EXERCISE:
With no images included, output each entry below exactly as it appears.

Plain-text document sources

= Beginning of Section =

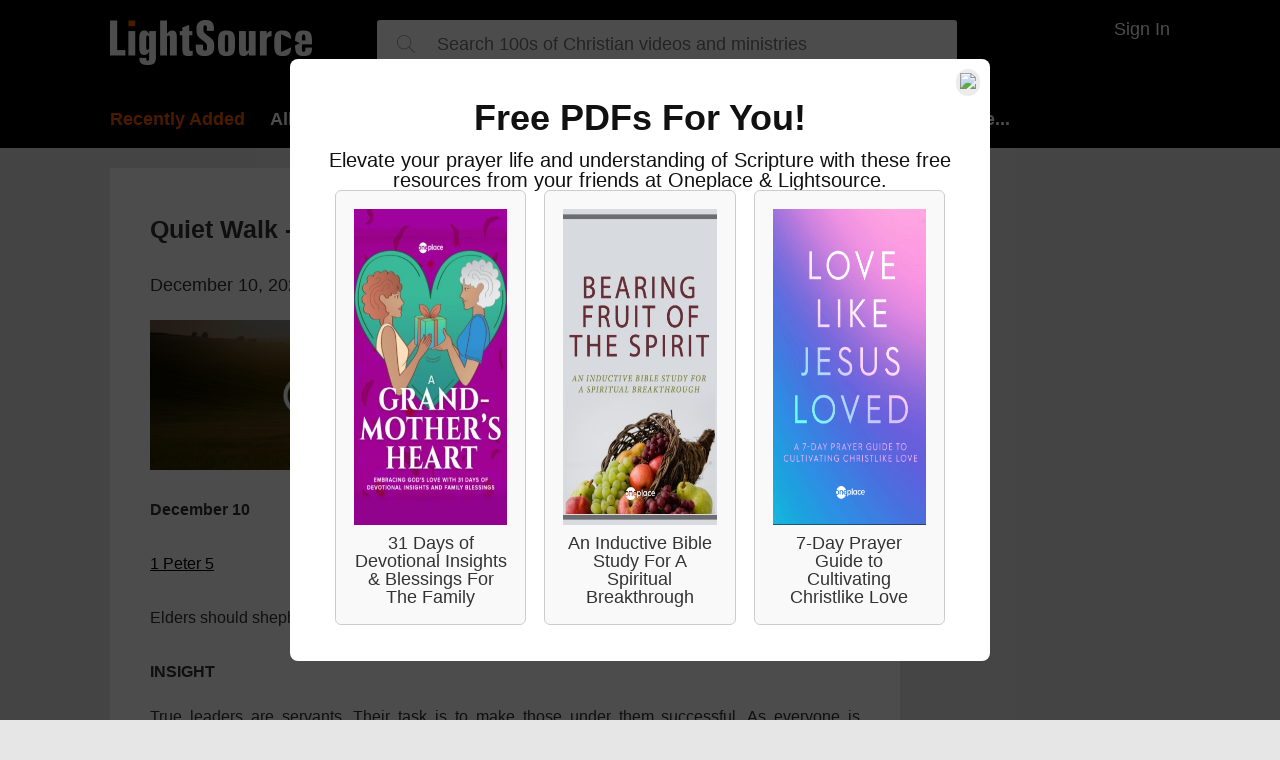

--- FILE ---
content_type: text/html; charset=utf-8
request_url: https://t.journity.com/?d=ae2e0043-61bd-4564-b28a-89d4cb33f852&f=3967018572
body_size: 429
content:

<html>
  <body>
    <script>
     if (window.document.readyState !== "loading") {
        window.parent.postMessage({
          localId: "ae2e0043-61bd-4564-b28a-89d4cb33f852",
          globalId: "8bef3f84-7d5b-414f-8fe5-da82f70583e5"
        }, "*")
     } else {
      window.addEventListener("DOMContentLoaded", function() {
        window.parent.postMessage({
          localId: "ae2e0043-61bd-4564-b28a-89d4cb33f852",
          globalId: "8bef3f84-7d5b-414f-8fe5-da82f70583e5"
        }, "*")
      }, false)
     }
    </script>
  </body>
</html>




--- FILE ---
content_type: text/javascript
request_url: https://s1.journity.com/p?q=null&a=lightsource.com&c=mnihdxqyiofr
body_size: 180
content:
mnihdxqyiofr({"aid":"answersingenesis.org","did":"null","lifetime":{"first_seen":"2026-01-22T13:57:06+0000","last_seen":"2026-01-22T13:57:06+0000"},"identity":{"birthday":null},"session":{"city":"Fairfield","continent":"North America","country":"United States","ip_address":"3.19.29.8","lat":"41.1412","long":"-73.2637","postal":"06828","region":"Connecticut"}},{})

--- FILE ---
content_type: text/javascript
request_url: https://live.rezync.com/sync?c=16b6410431b6374e780104abb0443ca8&p=61ddc6aac2811775cc68dc2227e8a213&k=salemwebnetwork-pixel-7570&zmpID=salemwebnetwork&custom1=devo-article-no-show-11561380&custom2=lightsource&custom3=devo-article-no-show
body_size: 1063
content:
(async function () {


var s = document.createElement('script'); s.text = '(function() { var SITEID=\'salemwebnetwork\';\n(function(b, t, r, a, i, n) {\n    b[\'bt\']=b[\'bt\'] || function() {\n        (b[\'_bt\']=b[\'_bt\']||[]).push(arguments);\n    },\n    i = t.createElement(r),\n    n = t.getElementsByTagName(r)[0];\n    i.async = 1;\n    i.src = a;\n    n.parentNode.insertBefore(i, n);\n})(\n    window,\n    document,\n    \'script\',\n 	\'https://cdn.boomtrain.com/p13n/\'+SITEID+\'/p13n.min.js\'\n);\nbt(\'initialize\', SITEID, {externalIds: {zync: \'f22e1f6e-4d5b-4913-b9b9-fc2b97b4ebbc:1769115076.7761593\'}});\n\n\nbt(\'track\', \'viewed\', {id:\'devo-article-no-show-11561380\',resourceType:\'devo-article-no-show\',url:window.location.href,brand:\'lightsource\'}); })();'; document.body.appendChild(s);







})();

--- FILE ---
content_type: application/javascript
request_url: https://cf.journity.com/personalizer/lightsource.com.min.js
body_size: 305
content:
var jt_script = document.createElement("script")
jt_script.setAttribute("id", "journity-personalizer")
jt_script.setAttribute("async", true)
jt_script.setAttribute("src", "//p.journity.com/personalize.min.js")
jt_script.setAttribute("data-ssl", "true")
jt_script.setAttribute("data-env", "prod")
jt_script.setAttribute("data-app_id", "lightsource.com")
jt_script.setAttribute("data-analytics_type", "ga")
document.head.appendChild(jt_script);
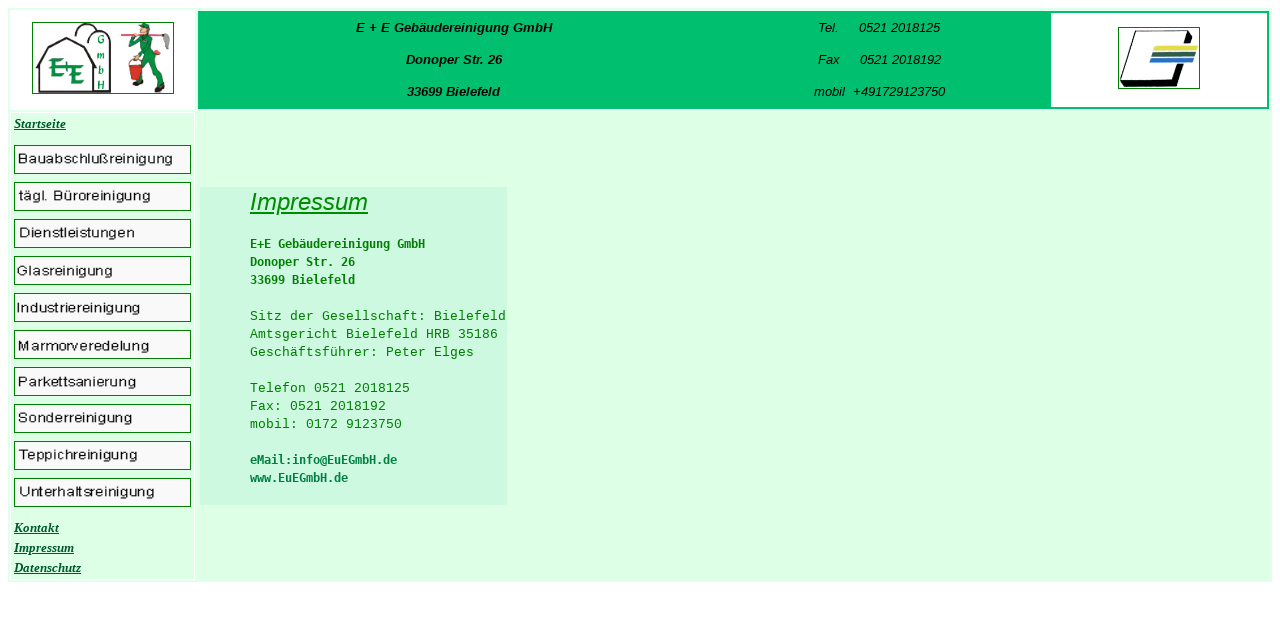

--- FILE ---
content_type: text/html
request_url: https://euegmbh.de/EuE12.html
body_size: 1606
content:
<!doctype html public "-//W3C//DTD HTML 4.0 //EN">
<html>
<head>
<title>Geb&auml;udereinigung</title>
<meta name="description" content="Geb&auml;udereinigung, Bauabschlussreinigung, Dienstleistung, Glasreinigung, Industriereinigung, Marmorveredelung, Sonderreinigung, Teppichreinigung,
EuE Gebaeudereinigung">
<meta name="abstract" content="EuE Gebaeudereinugung Bielefeld,Bielefeld,Unterhaltsreinigung"
<meta name="keywords" content="Geb&auml;udereinigung, Bauabschlussreinigung, Dienstleistung,  Glasreinigung, Industriereinigung, Marmorveredelung, Sonderreinigung, Teppichreinigung,EuE Gebaeudereinigung">
<meta name="robots" content="index, follow">
<meta name="author" content="G&uuml;nter Tenge">
<meta http-equiv="content-type" content="text/html; charset=utf-8">
</meta>
</head>
<body text="#000000" bgcolor="#FFFFFF" link="#007F00" alink="#007F00" vlink="#007F00">


<table  height="100%" width="100%" bgcolor="#E1FFED"
        cellspacing="" cellpadding="" >

<tr height="90">
        <td valign="middle" bgcolor="#FFFFFF" width="175">
        <center>
        <a href="index.html">
        <a href="http://www.EuE-gebaedereinigung.de">
        <img src="EELogo.gif" width="140" height="070" border="1"
        alt="Firmen-Logo">
        </center>
        </td>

= End of Section =

SOLUTION BELOW:
--- FILE ---
content_type: text/html; charset=utf-8
request_url: https://t.journity.com/?d=ae2e0043-61bd-4564-b28a-89d4cb33f852&f=3967018572
body_size: 429
content:

<html>
  <body>
    <script>
     if (window.document.readyState !== "loading") {
        window.parent.postMessage({
          localId: "ae2e0043-61bd-4564-b28a-89d4cb33f852",
          globalId: "8bef3f84-7d5b-414f-8fe5-da82f70583e5"
        }, "*")
     } else {
      window.addEventListener("DOMContentLoaded", function() {
        window.parent.postMessage({
          localId: "ae2e0043-61bd-4564-b28a-89d4cb33f852",
          globalId: "8bef3f84-7d5b-414f-8fe5-da82f70583e5"
        }, "*")
      }, false)
     }
    </script>
  </body>
</html>




--- FILE ---
content_type: text/javascript
request_url: https://s1.journity.com/p?q=null&a=lightsource.com&c=mnihdxqyiofr
body_size: 180
content:
mnihdxqyiofr({"aid":"answersingenesis.org","did":"null","lifetime":{"first_seen":"2026-01-22T13:57:06+0000","last_seen":"2026-01-22T13:57:06+0000"},"identity":{"birthday":null},"session":{"city":"Fairfield","continent":"North America","country":"United States","ip_address":"3.19.29.8","lat":"41.1412","long":"-73.2637","postal":"06828","region":"Connecticut"}},{})

--- FILE ---
content_type: text/javascript
request_url: https://live.rezync.com/sync?c=16b6410431b6374e780104abb0443ca8&p=61ddc6aac2811775cc68dc2227e8a213&k=salemwebnetwork-pixel-7570&zmpID=salemwebnetwork&custom1=devo-article-no-show-11561380&custom2=lightsource&custom3=devo-article-no-show
body_size: 1063
content:
(async function () {


var s = document.createElement('script'); s.text = '(function() { var SITEID=\'salemwebnetwork\';\n(function(b, t, r, a, i, n) {\n    b[\'bt\']=b[\'bt\'] || function() {\n        (b[\'_bt\']=b[\'_bt\']||[]).push(arguments);\n    },\n    i = t.createElement(r),\n    n = t.getElementsByTagName(r)[0];\n    i.async = 1;\n    i.src = a;\n    n.parentNode.insertBefore(i, n);\n})(\n    window,\n    document,\n    \'script\',\n 	\'https://cdn.boomtrain.com/p13n/\'+SITEID+\'/p13n.min.js\'\n);\nbt(\'initialize\', SITEID, {externalIds: {zync: \'f22e1f6e-4d5b-4913-b9b9-fc2b97b4ebbc:1769115076.7761593\'}});\n\n\nbt(\'track\', \'viewed\', {id:\'devo-article-no-show-11561380\',resourceType:\'devo-article-no-show\',url:window.location.href,brand:\'lightsource\'}); })();'; document.body.appendChild(s);







})();

--- FILE ---
content_type: application/javascript
request_url: https://cf.journity.com/personalizer/lightsource.com.min.js
body_size: 305
content:
var jt_script = document.createElement("script")
jt_script.setAttribute("id", "journity-personalizer")
jt_script.setAttribute("async", true)
jt_script.setAttribute("src", "//p.journity.com/personalize.min.js")
jt_script.setAttribute("data-ssl", "true")
jt_script.setAttribute("data-env", "prod")
jt_script.setAttribute("data-app_id", "lightsource.com")
jt_script.setAttribute("data-analytics_type", "ga")
document.head.appendChild(jt_script);

--- FILE ---
content_type: text/html
request_url: https://euegmbh.de/EuE12.html
body_size: 1606
content:
<!doctype html public "-//W3C//DTD HTML 4.0 //EN">
<html>
<head>
<title>Geb&auml;udereinigung</title>
<meta name="description" content="Geb&auml;udereinigung, Bauabschlussreinigung, Dienstleistung, Glasreinigung, Industriereinigung, Marmorveredelung, Sonderreinigung, Teppichreinigung,
EuE Gebaeudereinigung">
<meta name="abstract" content="EuE Gebaeudereinugung Bielefeld,Bielefeld,Unterhaltsreinigung"
<meta name="keywords" content="Geb&auml;udereinigung, Bauabschlussreinigung, Dienstleistung,  Glasreinigung, Industriereinigung, Marmorveredelung, Sonderreinigung, Teppichreinigung,EuE Gebaeudereinigung">
<meta name="robots" content="index, follow">
<meta name="author" content="G&uuml;nter Tenge">
<meta http-equiv="content-type" content="text/html; charset=utf-8">
</meta>
</head>
<body text="#000000" bgcolor="#FFFFFF" link="#007F00" alink="#007F00" vlink="#007F00">


<table  height="100%" width="100%" bgcolor="#E1FFED"
        cellspacing="" cellpadding="" >

<tr height="90">
        <td valign="middle" bgcolor="#FFFFFF" width="175">
        <center>
        <a href="index.html">
        <a href="http://www.EuE-gebaedereinigung.de">
        <img src="EELogo.gif" width="140" height="070" border="1"
        alt="Firmen-Logo">
        </center>
        </td>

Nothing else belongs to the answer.